The authors suggest that the change at the KITLG gene in humans is also regulatory. But this seems somewhat speculative. The SNP they use for admixture mapping is in a conserved element. However, admixture mapping (unlike association mapping) can usually only narrow a signal down to a pretty broad region, as it relies upon recombination events in the 10's of generations since Africans arrived in America. Thus it is unlikely that the authors can be sure that changes within the gene are not responsible for the affect on pigmentation.

Also I felt that the authors were slightly quick to rule out coding changes in the stickleback KITLG underlying functional divergence. Obviously the expression level has changed, but that does not mean that change is automatically functional. The change in expression is not complete reduction of expression, so it is unclear how the protein levels are affected. The marine and freshwater fish are also different at 2 amino acid sites within the KITLG gene. The authors argue that these sites are not strong candidates for functional changes as they occur at non-conserved sites. But I find that this contrasts with the authors' views that regulatory evolution is a common path for genes with high pleiotropic effects because 'only mutations that may be compatible with viability and fitness may be regulatory mutations'. But the KITLG protein sequences of the freshwater and ocean stickleback do differ, and these changes (perhaps in combination with the regulatory changes) might underlie the changes in pigmentation. It seems slightly premature to suggest that this gene is a solid case for regulatory evolution (and the authors do acknowledge that).

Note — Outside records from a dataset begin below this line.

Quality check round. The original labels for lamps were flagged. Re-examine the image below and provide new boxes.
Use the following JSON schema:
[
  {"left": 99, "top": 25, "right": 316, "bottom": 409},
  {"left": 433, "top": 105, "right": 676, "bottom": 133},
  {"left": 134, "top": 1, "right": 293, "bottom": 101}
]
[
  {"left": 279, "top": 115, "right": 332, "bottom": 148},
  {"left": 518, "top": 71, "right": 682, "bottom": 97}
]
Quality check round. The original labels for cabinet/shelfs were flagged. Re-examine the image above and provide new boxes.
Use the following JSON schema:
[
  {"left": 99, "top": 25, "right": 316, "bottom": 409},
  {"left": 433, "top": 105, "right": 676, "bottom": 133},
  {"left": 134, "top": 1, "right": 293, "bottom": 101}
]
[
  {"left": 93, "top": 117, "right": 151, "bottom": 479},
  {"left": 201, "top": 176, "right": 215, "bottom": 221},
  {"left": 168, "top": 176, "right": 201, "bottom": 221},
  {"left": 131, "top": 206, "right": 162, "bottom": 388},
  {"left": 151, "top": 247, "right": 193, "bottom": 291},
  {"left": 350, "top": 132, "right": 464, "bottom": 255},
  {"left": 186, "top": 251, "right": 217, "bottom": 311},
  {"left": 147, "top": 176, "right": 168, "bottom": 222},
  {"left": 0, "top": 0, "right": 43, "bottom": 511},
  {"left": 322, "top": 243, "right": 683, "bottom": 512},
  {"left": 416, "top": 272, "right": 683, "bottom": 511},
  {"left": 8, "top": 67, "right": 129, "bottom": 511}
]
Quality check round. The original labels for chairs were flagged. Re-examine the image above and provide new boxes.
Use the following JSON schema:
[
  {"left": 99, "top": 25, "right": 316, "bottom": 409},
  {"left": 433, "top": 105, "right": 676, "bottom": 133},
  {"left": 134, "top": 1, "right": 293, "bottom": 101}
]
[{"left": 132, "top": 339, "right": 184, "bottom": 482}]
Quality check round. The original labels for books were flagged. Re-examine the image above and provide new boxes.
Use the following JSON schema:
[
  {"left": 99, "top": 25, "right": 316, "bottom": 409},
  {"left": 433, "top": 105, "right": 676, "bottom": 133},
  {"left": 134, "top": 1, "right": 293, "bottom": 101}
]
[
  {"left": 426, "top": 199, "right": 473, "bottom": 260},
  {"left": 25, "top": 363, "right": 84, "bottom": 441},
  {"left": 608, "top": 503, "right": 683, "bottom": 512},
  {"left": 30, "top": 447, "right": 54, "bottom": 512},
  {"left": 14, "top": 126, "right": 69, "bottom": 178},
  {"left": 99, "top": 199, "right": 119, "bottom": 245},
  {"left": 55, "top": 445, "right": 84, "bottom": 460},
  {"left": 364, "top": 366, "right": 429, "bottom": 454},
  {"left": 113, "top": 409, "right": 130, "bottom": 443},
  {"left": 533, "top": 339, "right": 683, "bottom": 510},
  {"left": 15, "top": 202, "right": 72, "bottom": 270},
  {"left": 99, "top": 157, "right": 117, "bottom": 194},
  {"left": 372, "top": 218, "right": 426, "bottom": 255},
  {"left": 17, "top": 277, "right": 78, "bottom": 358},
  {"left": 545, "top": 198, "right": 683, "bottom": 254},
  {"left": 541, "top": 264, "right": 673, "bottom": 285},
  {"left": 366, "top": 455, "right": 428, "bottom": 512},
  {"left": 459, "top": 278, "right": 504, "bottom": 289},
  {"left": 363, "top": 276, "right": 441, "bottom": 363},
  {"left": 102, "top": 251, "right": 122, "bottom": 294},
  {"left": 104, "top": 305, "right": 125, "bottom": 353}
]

Also the authors' own data suggests that this regulatory change in stickleback appears to have pleiotropic effects. The change in KITLG expression level in freshwater stickleback lowers expression in the gills (and the ventral skin) but also ups transcription in the brain. While the change in regulation in multiple tissues could be the result of multiple mutations, a parsimonious explanation is that a change to a single cis regulatory module causes these changes in different tissues. Thus while it is appealing that cis regulatory modules free up gene expression from the pleiotropy that coding changes might suffer, it is premature to conclude that such changes are easier to select upon than coding changes (especially as the gene in question has coding changes).

As I say I really like the paper, but felt that it slightly oversells the regulatory evolution aspect, which is interesting in light of the recent debate on the evidence for regulatory evolution (see here ).

Miller CT, Beleza S, Pollen AA, Schluter D, Kittles RA, Shriver MD, Kingsley DM.
cis-Regulatory changes in Kit ligand expression and parallel evolution of pigmentation in sticklebacks and humans.